しかもその使い勝手は人によって異なります。


自分が向いてると思う道具を選んで使いこなせるかが大切なことなのに、道具さえ与えれば解決とは一体何を考えているのかと思います。

塾に頼るくらいなら、フードバンクよろしく卒業生提供による参考書問題集バンクを設立し、提供する方がよっぽど価値があると思います。


塾という受動でも成り立つ勉強よりも、問題集という自分から解かないといけないものの方が、勉強したいと思う子どもに届くはずなのです。




塾はあくまでも道具。

道具を与えれば出来るようになるということはないのですから、子どもがちゃんと使いこなせているのかを見極めることが大切なのでしょう。









中学受験において、親はどこまで支えたらいいのか?




難しい問題です。


子どもが簡単な問題でつまづいている時に、それを知ってる親は解き方を教えて、無駄に時間をかけさせないようにします。

膨大な範囲を修めないといけない中学受験において、
中学受験を勝ち抜くためには変なところで分からないと躓いてはいられません。



効率よく、確実に。

それが必要となり求められていることになります。



だから、親として子どもが変なことに躓いているとすぐさま介入して、やり方を教えて正しい解き方を身に着けさせようとする。

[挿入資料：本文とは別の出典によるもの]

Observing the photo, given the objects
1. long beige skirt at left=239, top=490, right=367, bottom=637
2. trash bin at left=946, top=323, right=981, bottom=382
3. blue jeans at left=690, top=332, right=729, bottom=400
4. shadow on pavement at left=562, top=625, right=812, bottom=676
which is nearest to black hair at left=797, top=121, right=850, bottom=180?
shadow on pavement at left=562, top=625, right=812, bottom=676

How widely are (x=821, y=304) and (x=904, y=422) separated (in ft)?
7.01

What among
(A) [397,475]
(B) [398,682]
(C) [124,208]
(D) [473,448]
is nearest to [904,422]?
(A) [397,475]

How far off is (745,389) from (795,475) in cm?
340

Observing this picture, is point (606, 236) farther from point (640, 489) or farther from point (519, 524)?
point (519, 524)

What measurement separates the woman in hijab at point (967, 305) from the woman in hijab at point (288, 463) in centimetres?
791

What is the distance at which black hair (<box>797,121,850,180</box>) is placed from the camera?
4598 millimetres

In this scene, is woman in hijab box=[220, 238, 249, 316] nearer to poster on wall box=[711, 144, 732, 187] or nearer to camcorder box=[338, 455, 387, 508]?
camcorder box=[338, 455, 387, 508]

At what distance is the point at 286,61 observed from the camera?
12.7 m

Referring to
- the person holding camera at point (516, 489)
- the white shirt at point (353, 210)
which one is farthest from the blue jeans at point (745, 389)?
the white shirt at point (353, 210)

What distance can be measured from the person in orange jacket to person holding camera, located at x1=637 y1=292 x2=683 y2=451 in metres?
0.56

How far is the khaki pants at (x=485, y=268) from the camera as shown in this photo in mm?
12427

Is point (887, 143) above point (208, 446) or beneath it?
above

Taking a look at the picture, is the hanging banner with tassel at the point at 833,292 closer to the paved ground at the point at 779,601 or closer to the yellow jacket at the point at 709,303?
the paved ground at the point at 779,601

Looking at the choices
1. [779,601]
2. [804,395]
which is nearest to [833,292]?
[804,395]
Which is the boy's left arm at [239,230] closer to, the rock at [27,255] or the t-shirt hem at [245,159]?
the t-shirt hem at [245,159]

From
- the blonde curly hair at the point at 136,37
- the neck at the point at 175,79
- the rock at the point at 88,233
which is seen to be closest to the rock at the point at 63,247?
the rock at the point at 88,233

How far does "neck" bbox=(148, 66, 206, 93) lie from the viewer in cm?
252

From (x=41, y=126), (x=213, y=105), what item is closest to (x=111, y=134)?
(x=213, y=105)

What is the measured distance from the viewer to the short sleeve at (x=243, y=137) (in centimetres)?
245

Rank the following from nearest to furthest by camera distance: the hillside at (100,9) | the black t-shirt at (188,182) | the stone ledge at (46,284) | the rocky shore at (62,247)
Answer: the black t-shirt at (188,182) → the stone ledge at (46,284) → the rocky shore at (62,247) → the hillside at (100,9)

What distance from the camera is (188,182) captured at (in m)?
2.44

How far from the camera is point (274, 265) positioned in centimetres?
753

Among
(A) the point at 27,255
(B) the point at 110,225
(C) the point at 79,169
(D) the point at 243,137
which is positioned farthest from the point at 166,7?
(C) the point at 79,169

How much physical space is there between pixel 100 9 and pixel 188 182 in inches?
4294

その一方で「わからない」と悩むという非効率な行い自体が、子どもの思考を深くするということもあります。

いっぱい悩んだことで、問題をいろんな角度から考えることが出来て、新しい学びをどんどん吸収することが出来る。



解き方を簡単に与えて効率的に進めるやり方と、悩みじっくりと考えて先に進まない非効率的なやり方。

これらをどのように両立させるべきかが非常に難しいです。



子どもが問題をうまく解けていないよう。

そんな時にどのタイミングで介入すべきなのか。


悩ませる時間が必要だとは分かっていても、分からない問題に無駄に時間をかけるくらいならと、我慢出来ずに口を出しているというのが現状ではあります。



どうすればいいものか?


ふと「自転車に乗れるようになったとき」のことを思い出しました。




補助輪をつけて自転車を必死に漕いでいたのが、補助輪を外したあと「離さないで離さないで」と支えるこちらを見ながら恐る恐る漕ぐ我が子。


いったいいつまで支え続ければいいのか?

適当なタイミングでそっと支えを離してはこけて、「離すなと言ったのに」と怒られる。

そうこう繰り返すうちに「乗れた!乗れた!!」となっている。




この自転車を支える親の手が、分からないところを教える親の手と重なるように感じます。

子どもがこけないようにケガをしないようにと。


でも、それではいつまで経っても一人で自転車を漕げるようにはならない。

自分一人の力で何度も失敗をして、それでも諦めずに練習してるとそのうち乗れるようになっています。

親が支え続けていては乗れないのです。


支えることは必要ですけど、支え続けることは必要ではないのでしょう。




自分だけの力で乗れるようにとなってこそ、自転車が乗れるようになる。

勉強におけるあり方もまさにそれで、だから「自走」と言うのかと目から鱗です。




勉強も自転車に乗るのと同じようなもの。


いつまでも支え続けてはならないんだと思いました。